[[ RECORDED INFORMATION open ]]

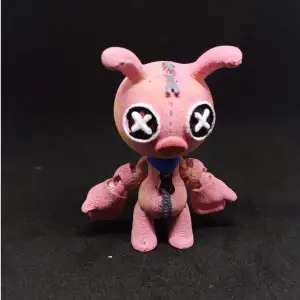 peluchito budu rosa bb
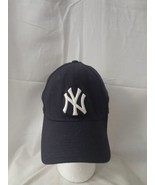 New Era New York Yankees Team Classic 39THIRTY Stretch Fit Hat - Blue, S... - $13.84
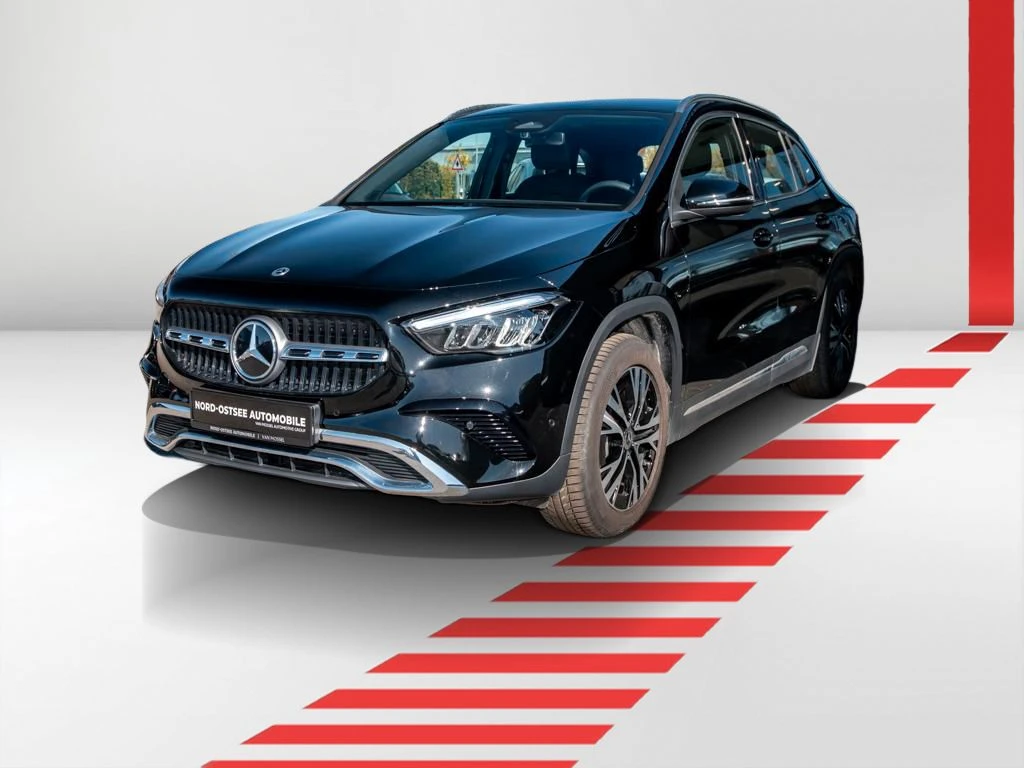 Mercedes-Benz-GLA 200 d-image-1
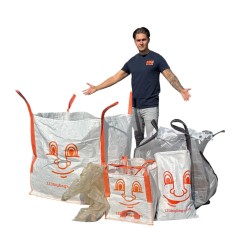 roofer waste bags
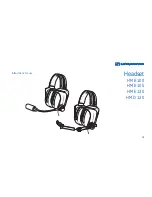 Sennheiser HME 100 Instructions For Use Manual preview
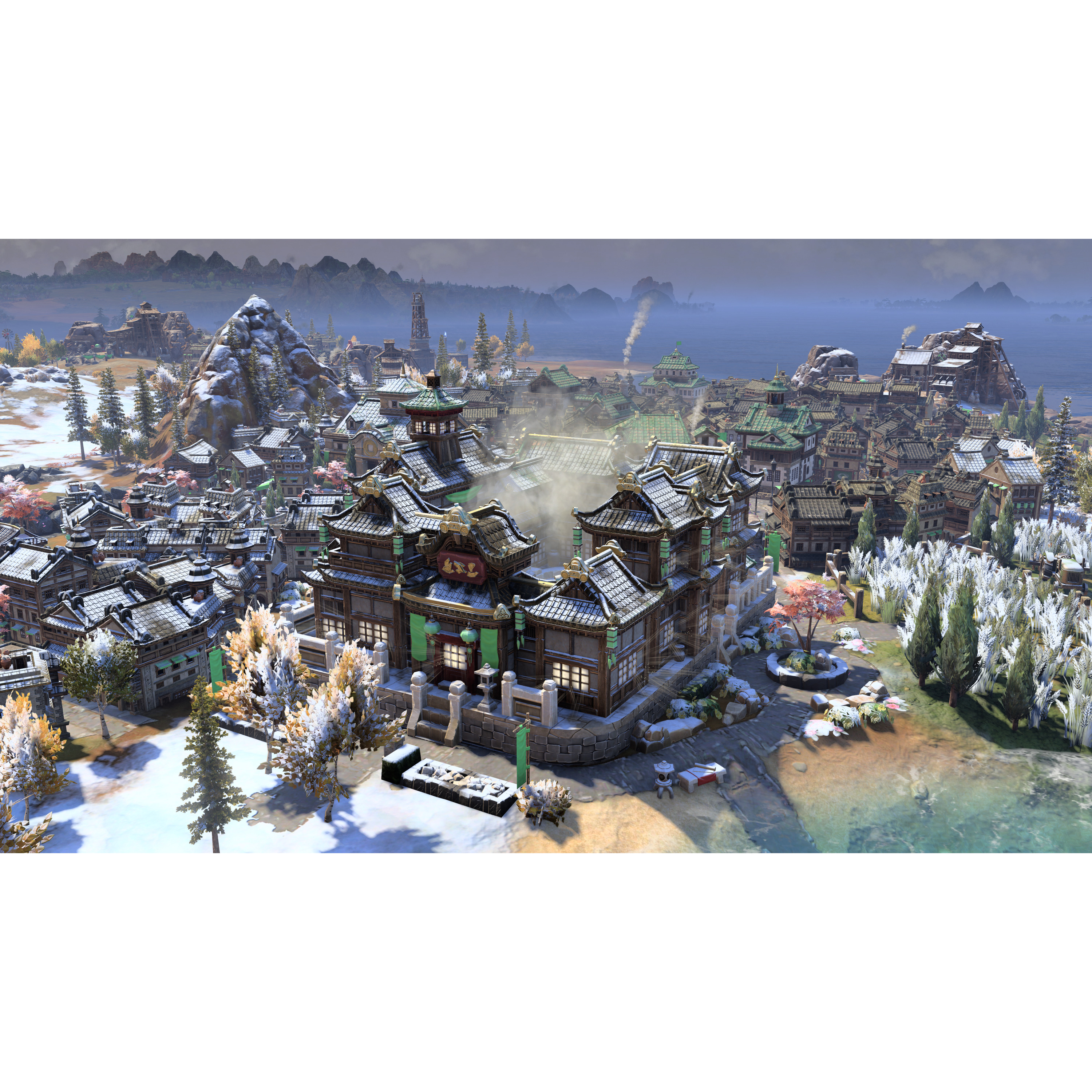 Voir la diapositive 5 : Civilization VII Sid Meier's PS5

[[ RECORDED INFORMATION closed ]]

▸ TRY IT: Repeat the records in full, exactly as they appear, but with the pictures removed.

▸ RESULT FOR THIS EXERCISE:
 peluchito budu rosa bb
 New Era New York Yankees Team Classic 39THIRTY Stretch Fit Hat - Blue, S... - $13.84
 Mercedes-Benz-GLA 200 d-image-1
 roofer waste bags
 Sennheiser HME 100 Instructions For Use Manual preview
 Voir la diapositive 5 : Civilization VII Sid Meier's PS5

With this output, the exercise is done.